The risk of gestational diabetes mellitus (GDM) increases substantially with increasing maternal body mass index (BMI). The aim of the present study was to evaluate the relative importance of maternal BMI and glucose levels in prediction of large-for-gestational-age (LGA) births.

Method

This observational cohort study was based on women giving birth in southern Sweden during the years 2003–2005. Information on 10 974 pregnancies was retrieved from a population-based perinatal register. A 75-g oral glucose tolerance test (OGTT) was performed in the 28 week of pregnancy for determination of the 2-h plasma glucose concentration. BMI was obtained during the first trimester. The dataset was divided into a development set and a validation set. Using the development set, multiple logistic regression analysis was used to identify maternal characteristics associated with LGA. The prediction of LGA was assessed by receiver-operating characteristic (ROC) curves, with LGA defined as birth weight > +2 standard deviations of the mean.

Results

In the final multivariable model including BMI, 2-h glucose level and maternal demographics, the factor most strongly associated with LGA was BMI (odds ratio 1.1, 95 % confidence interval [CI] 1.08–1.30). Based on the total dataset, the area under the ROC curve (AUC) of 2-h glucose level to predict LGA was 0.54 (95 % CI 0.48–0.60), indicating poor performance.
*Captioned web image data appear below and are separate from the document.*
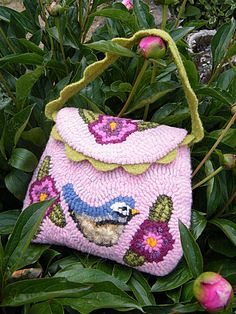 I must try to make a bag using rug hooking technique.  mesange et jardin 033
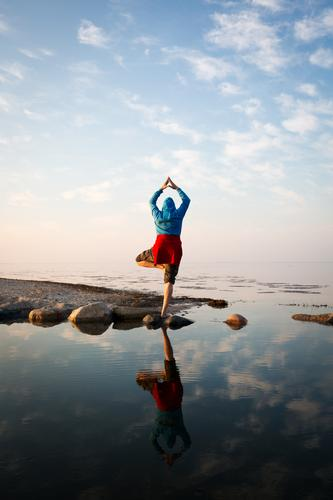 Make me the tree Fitness Harmonious Well-being Calm Meditation Vacation & Travel Ocean Yoga Masculine Androgynous 1 Human being 30 - 45 years Adults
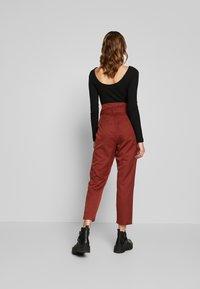 Noisy May - NMROBERT PANT - Trousers - burnt henna - 2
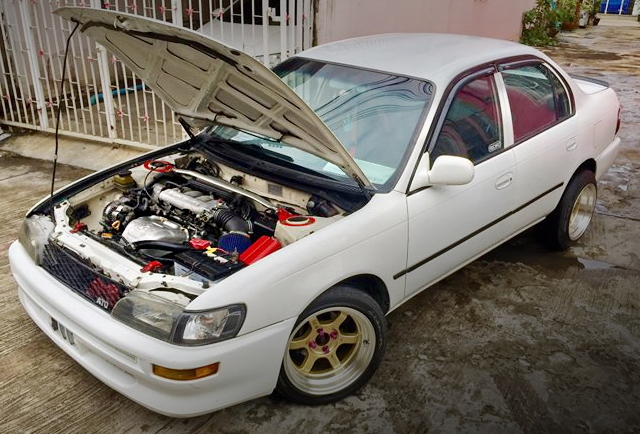 E100 COROLLA 4-DOOR ENGINE ROOM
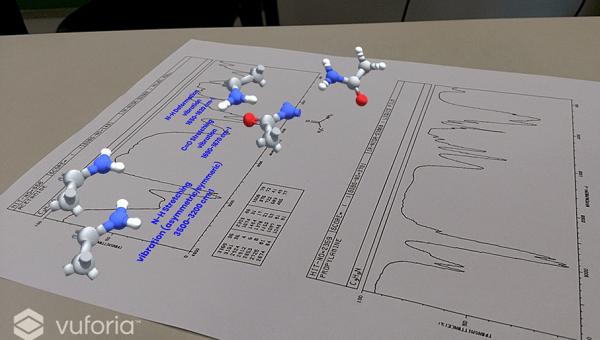 Professor de Química lança aplicativo de realidade aumentada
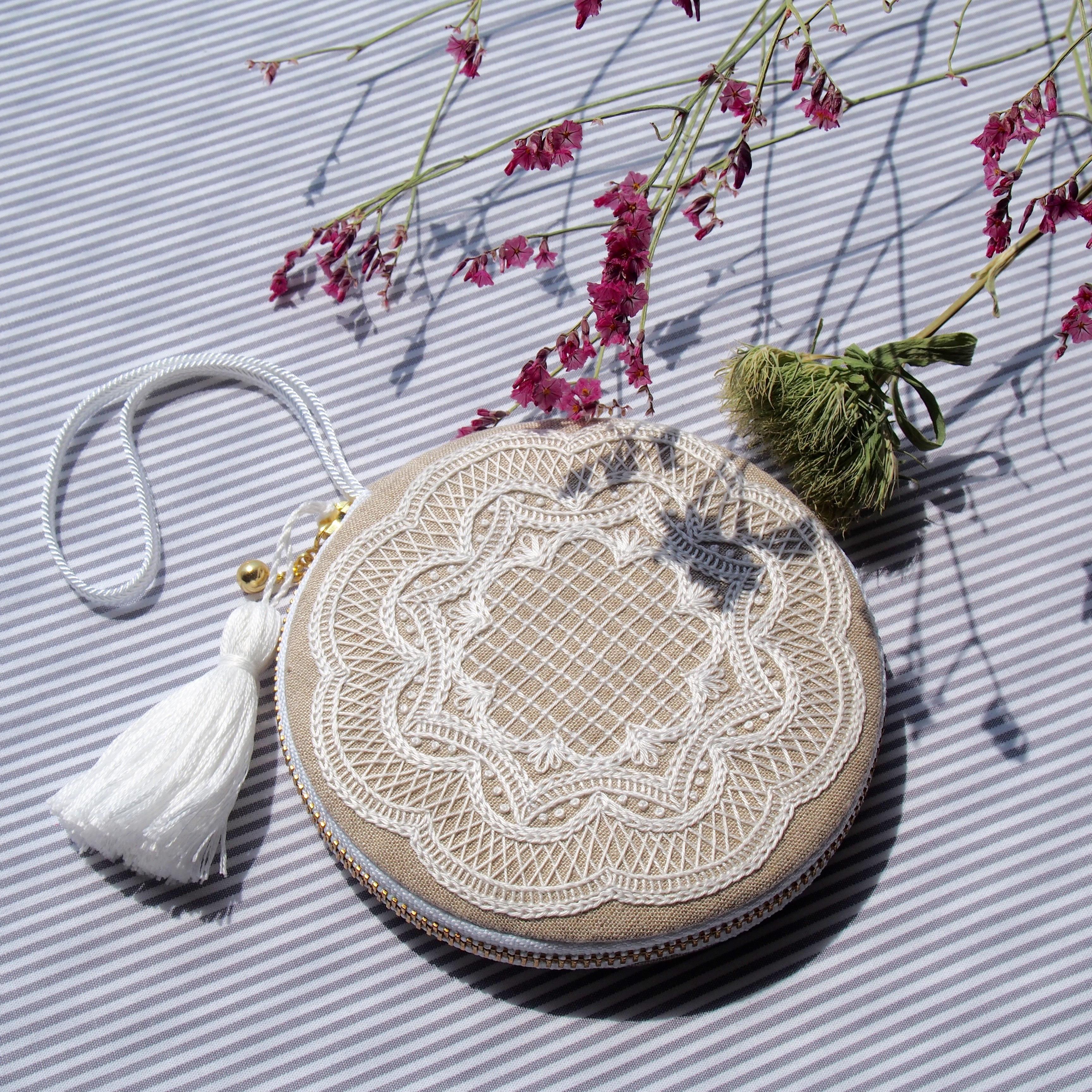 刺繍のキット 小さな丸ポーチ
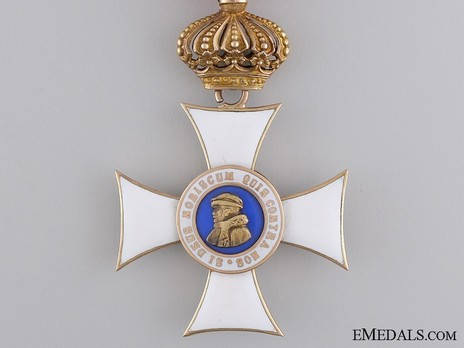 I Class Knight's Cross (with crown) (in gold) Obverse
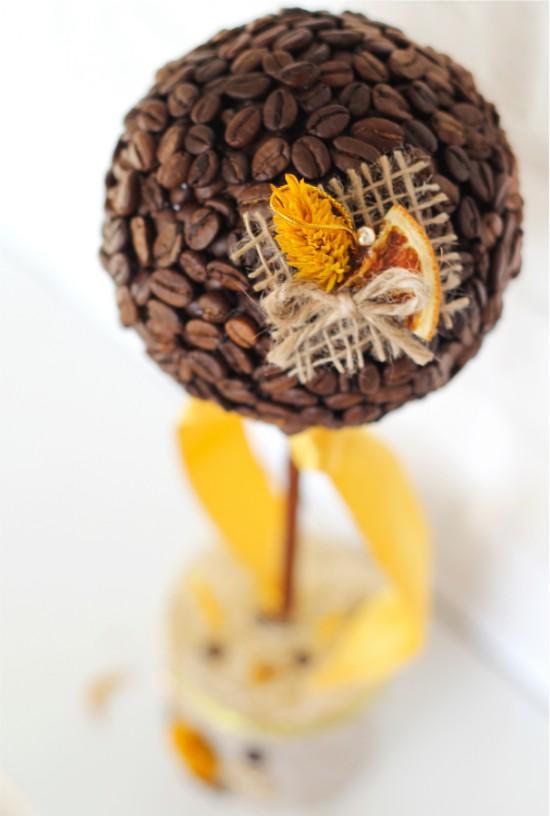 Kávé műkert narancssárga szelettel díszített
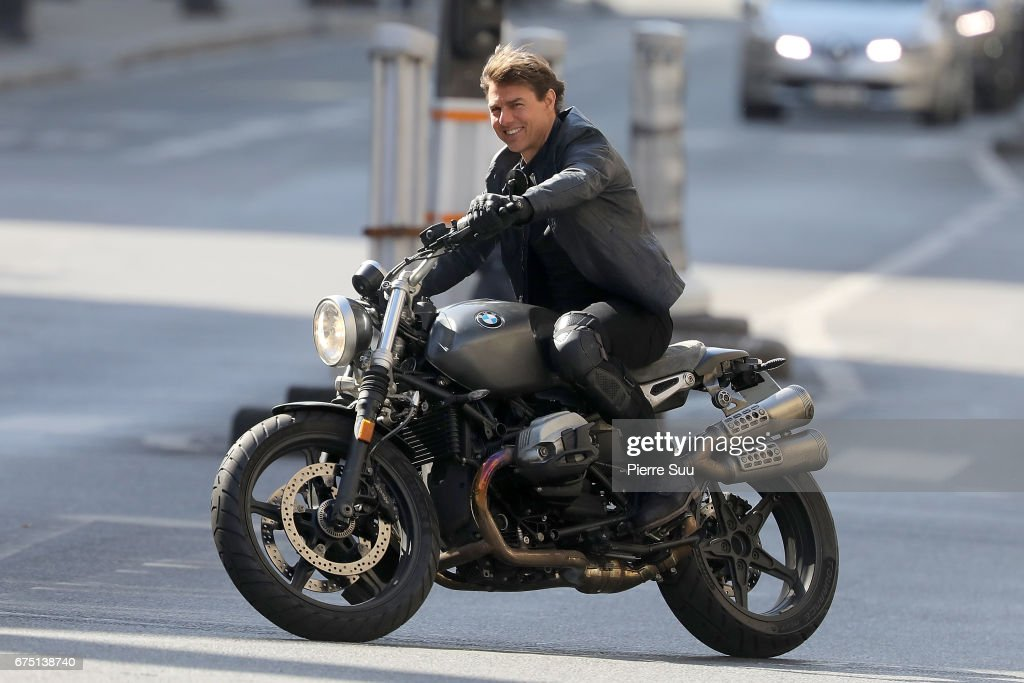 Fotos Und Bilder Von Tom Cruise On The Set Of Mission Impossible 6 Gemini In Paris Getty Images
Using the validation database, the AUC for the final multiple model was 0.69 (95 % CI 0.66–0.72), which was identical to the AUC retrieved from a model not including 2-h glucose (0.69, 95 % CI 0.66–0.72), and larger than from a model including 2-h glucose but not BMI (0.63, 95 % CI 0.60–0.67).

Conclusions

Both the 2-h glucose level of the OGTT and maternal BMI had a significant effect on the risk of LGA births, but the relative contribution was higher for BMI. The findings highlight the importance of concentrating on healthy body weight in pregnant women and closer monitoring of weight during pregnancy as a strategy for reducing the risk of excessive fetal growth.

Background

Obesity is an increasing health problem, and affects up to one-third of women of reproductive age in the western world [1]. The risk of gestational diabetes mellitus (GDM) increases substantially with increasing maternal body mass index (BMI) [2]. Moreover, GDM and maternal obesity are independently associated with adverse neonatal outcomes, in particular macrosomia and large-for-gestational-age (LGA) births [35], which in turn increase the risk of complications in both the mother and the newborn [6]. For the mother this includes prolonged labour, perineal lacerations, uterine atonia, abnormal haemorrhage and caesarean section [6, 7]. Neonatal complications consist of birth trauma associated with shoulder dystocia, hypoglycaemia, respiratory distress and may also result in impairment to health later in life [6, 7]. Antenatal detection of large fetuses makes it possible to intervene by induction of labour or caesarean section, thereby preventing the birth of macrosomic newborns or complications associated with vaginal delivery of large babies. Surkan et al. reported an unadjusted increase in LGA births in Sweden of 23 % over the years 1992–2001. The increasing trend could mainly be explained by concurrent increases in maternal BMI and decreases in maternal smoking [8]. The prevalence of maternal smoking has declined continuously in Sweden during the last decades with an annual change of 7.2 % between 2000 and 2008 [9].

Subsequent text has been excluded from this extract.